The phase of development of the Champlain Sea that followed the initial Charlesbourg Phase is referred to as Phase 2. It encompasses the history of the Champlain Sea from the time it broke through the ice barrier just upstream from Quebec (12ka) until retreat of the ice from the Saint-Narcisse Moraine (10.8ka). During this period, marine waters replaced Lake Candona in the main basin of the Champlain Sea and the Laurentide Ice Sheet withdrew from the St. Lawrence Lowland.
The onset of the marine invasion in the main Champlain Sea Basin is defined stratigraphically at Riviere Landry. Along the Applachian piedmont, between Valcourt and Warwick, water levels fell from 230 m a.s.l. to about 170 m a.s.l. as a result of opening to marine waters. Similar drops of water-levels were also recognized further southwest along the Appalachian piedmont, and at the foot of the Adirondacks. The microfaunal record at Riviere Landry and the sudden fall of water levels suggests that glaciolacustrine waters were replaced by marine waters almost instantaneously, around 12ka, in the Appalachian piedmont, southwest of Victoriaville.

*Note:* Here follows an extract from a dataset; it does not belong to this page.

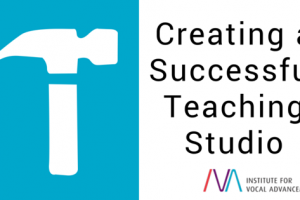 Creating a Successful Teaching Studio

During the later part of Phase 2 of the Champlain Sea, the retreating Laurentide Ice Sheet formed the Saint-Narcisse Moraine. This complex of morainic ridges was deposited near the southern margin of the Laurentian Highlands over a distance of 500km between the Gatineau River, north of Otawa, and Saint-Simeon, in the Charlevoix region. The Stratigraphic record shows that the base of the Sait-Narcisse morainic complex inthe lower Saint-Maurice region is composed of proximal and distal glaciomarine deposits containing Portlandia arctica and Balanus hameri, dated between 11.3ka and 11.1ka. This moranic complex was apparently deposited at a grounded ice margin that stabilized at the contact zone between the sheild and the sedimentary platform. The possibility that the ice may have readvanced from a more northerly position is not excluded. The margin of the Laurentide Ice Sheet may have extended into the Champlain Sea at this place because of glacial streaming within the Saint-Maurice lobe. Consistent south-southeast trend of glacial striae throughout the upper Saint-Maurice Valley suggests that ice was channelled between the Mont Tremblant highlands to the west and the Parc des Laurentides highlands to the east. As a consequence, around 11ka, the Saint-Maurice lobe of the Laurentide Ice Sheet was dynamic enough in the Saint-Maurice Valley to maintain a 150km long marine front. The occurrence of compression structures in melt-out till within the morainic complex suggests that the ice front remained active and grounded (Parent & Occhietti, 1988). the end of the Saint-Narcisse episode marked the beginning of Phase 3 of the Champlain Sea.